** Opening Information provided block **
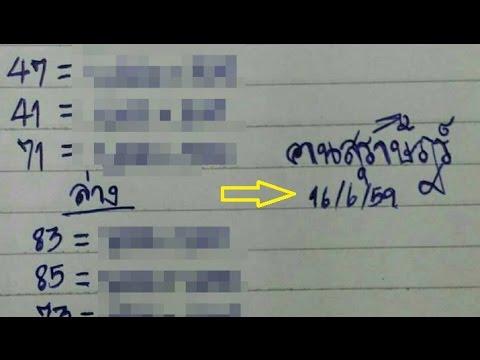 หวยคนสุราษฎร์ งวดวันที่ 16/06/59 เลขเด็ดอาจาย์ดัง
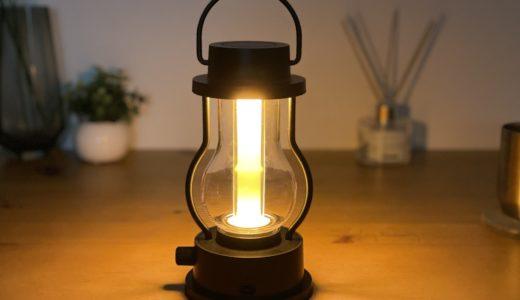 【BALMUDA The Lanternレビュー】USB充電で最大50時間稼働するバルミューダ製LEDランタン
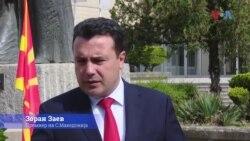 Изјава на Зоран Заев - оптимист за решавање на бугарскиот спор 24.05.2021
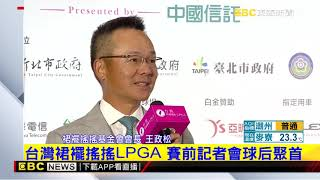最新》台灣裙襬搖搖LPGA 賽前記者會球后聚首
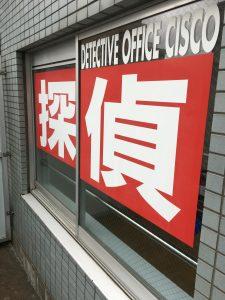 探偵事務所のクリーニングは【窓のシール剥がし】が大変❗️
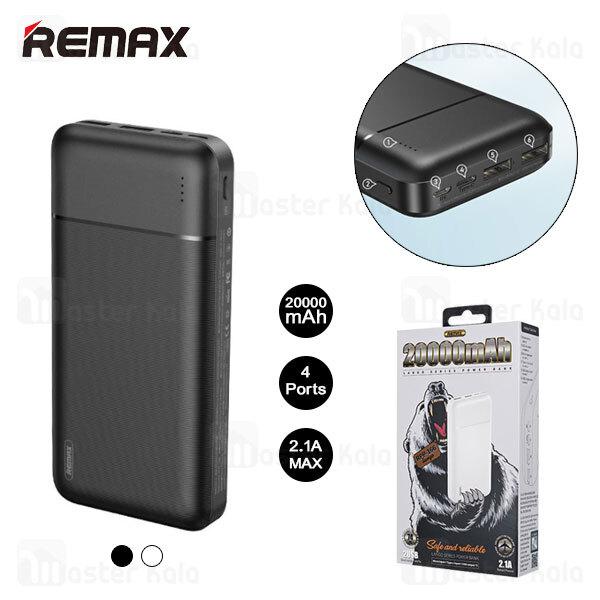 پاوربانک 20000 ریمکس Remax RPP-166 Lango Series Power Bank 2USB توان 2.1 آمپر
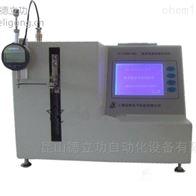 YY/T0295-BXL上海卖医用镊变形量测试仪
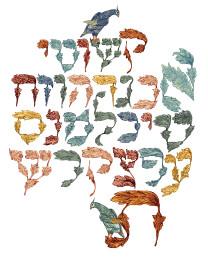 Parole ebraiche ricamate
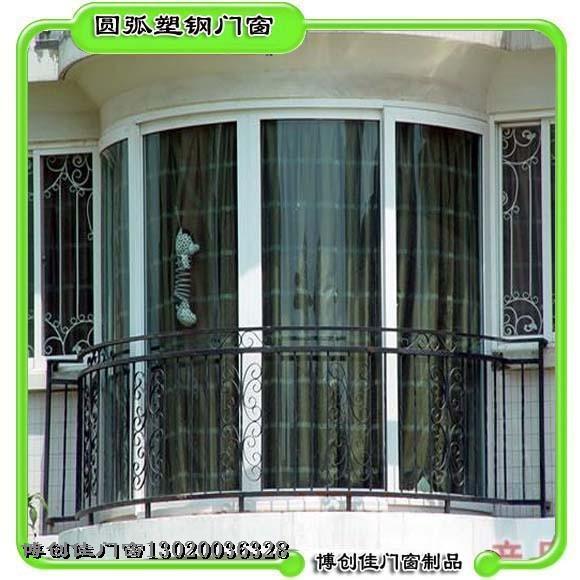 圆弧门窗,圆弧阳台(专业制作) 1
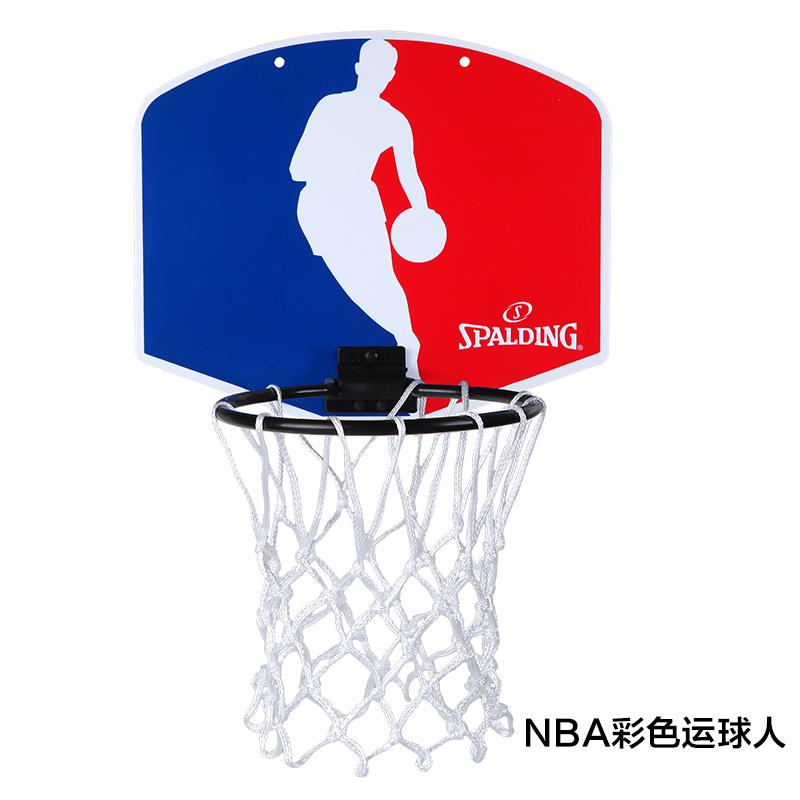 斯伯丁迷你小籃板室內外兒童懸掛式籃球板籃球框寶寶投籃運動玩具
** Closing Information provided block **
** Opening Information provided block **
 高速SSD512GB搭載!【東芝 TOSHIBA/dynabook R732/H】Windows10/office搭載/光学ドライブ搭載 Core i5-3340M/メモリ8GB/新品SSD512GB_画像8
** Closing Information provided block **
[Exercise details] Look above for the line with "หวยคนสุราษฎร์ งวดวันที่ 16/06/59" and the line with "斯伯丁迷你小籃板室內外兒童懸掛式籃球板籃球框寶寶投籃運動玩具", then copy them and all lines in between exactly as written, and only those, without any pictures.

[Answer box]
 หวยคนสุราษฎร์ งวดวันที่ 16/06/59 เลขเด็ดอาจาย์ดัง
 【BALMUDA The Lanternレビュー】USB充電で最大50時間稼働するバルミューダ製LEDランタン
 Изјава на Зоран Заев - оптимист за решавање на бугарскиот спор 24.05.2021
最新》台灣裙襬搖搖LPGA 賽前記者會球后聚首
 探偵事務所のクリーニングは【窓のシール剥がし】が大変❗️
 پاوربانک 20000 ریمکس Remax RPP-166 Lango Series Power Bank 2USB توان 2.1 آمپر
 YY/T0295-BXL上海卖医用镊变形量测试仪
 Parole ebraiche ricamate
 圆弧门窗,圆弧阳台(专业制作) 1
 斯伯丁迷你小籃板室內外兒童懸掛式籃球板籃球框寶寶投籃運動玩具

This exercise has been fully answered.